Testimony: Dollar children lived like war prisoners
ABBIE VAN SICKLE
St. Petersburg Times
John and Linda Dollar brainwashed their children, leading the kids to believe they deserved to be tortured for stealing food and sneaking out of the closet where they slept, said Thomas Dikel, a psychologist who examined the children.
During an Aug. 29 closed hearing where a judge ruled the children could testify by videotape at the trial, Dikel compared the children's experience to that of prisoners of war.
"Although it sounds awfully melodramatic, I would maintain that it is very close to what happened to the American GIs during the Korean War in prisoner-of-war camps, both in terms of starvation, isolation, torture, being forced to watch their friends being tortured, also the psychological torture," he said.
Dikel's testimony was made available this week in John and Linda Dollar's court files. The Dollars are accused of torturing five of their eight adopted children. Prosecutors say the couple starved the children, shocked them with a cattle prod and pulled out their toenails with pliers.

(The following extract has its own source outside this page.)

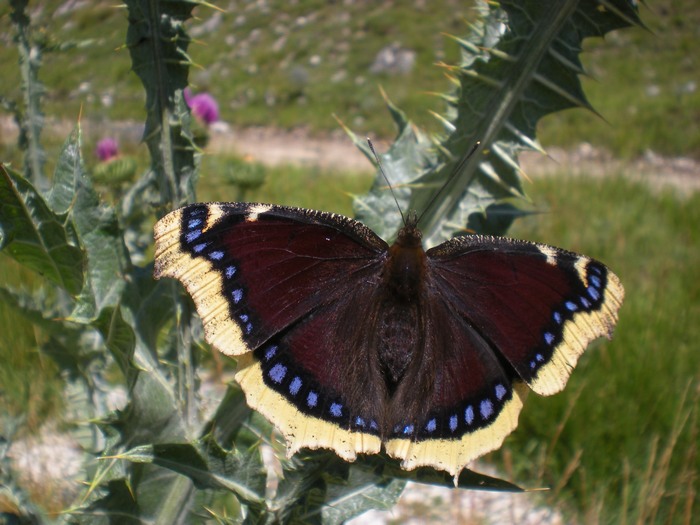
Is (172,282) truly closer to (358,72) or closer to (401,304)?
(401,304)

The couple have pleaded not guilty to charges of aggravated child abuse. They are being held at the Citrus County jail awaiting trial, which is scheduled to begin Oct. 31.
At the August hearing, Circuit Judge Ric Howard heard arguments by the prosecutors and Charles Vaughn, the defense attorney for John, 59, and Linda Dollar, 52.
Dikel, who testified for the prosecutors, said an examination of the children revealed that several of them had symptoms of post-traumatic stress disorder. The children, who now are in foster care, would suffer setbacks in their treatment if they faced their parents in court, he said.
Vaughn raised several concerns about Dikel's diagnosis, particularly the analogy comparing the Dollar children to prisoners of war. The research Dikel used to make the comparison is from the 1950s and '60s, Vaughn pointed out. He argued the research is outdated and questioned the fairness and accuracy of Dikel's comments.
"I have not found anybody saying this is not true, this is nonsense, (this) doesn't work," Dikel said.
When Vaughn asked Dikel whether the children could have made up the whole story about being tortured, Dikel said he had seen the physical evidence in the case and couldn't imagine the allegations were false.
There's a lot of evidence to support their claims of torture, including severe malnourishment and starvation, he said.
The children's lack of growth and their failure to go through puberty matches up with these accusations, Dikel said.
He said he has seen pieces of toenails entered into evidence.
"I don't even know the words for what I would be if that all turned out to be some kind of fantasy that (one of the children) somehow organized," he said.
Dikel disagreed with Vaughn's theory that the children's trauma could be due to the stress of being removed from their parents and placed in foster homes.
"Thousands and thousands and thousands of children, unfortunately, are removed from their homes in similar situations, and they don't end up with post-traumatic stress disorder," Dikel said. "Very, very few children are subject to the kind of torture that these children were subjected to."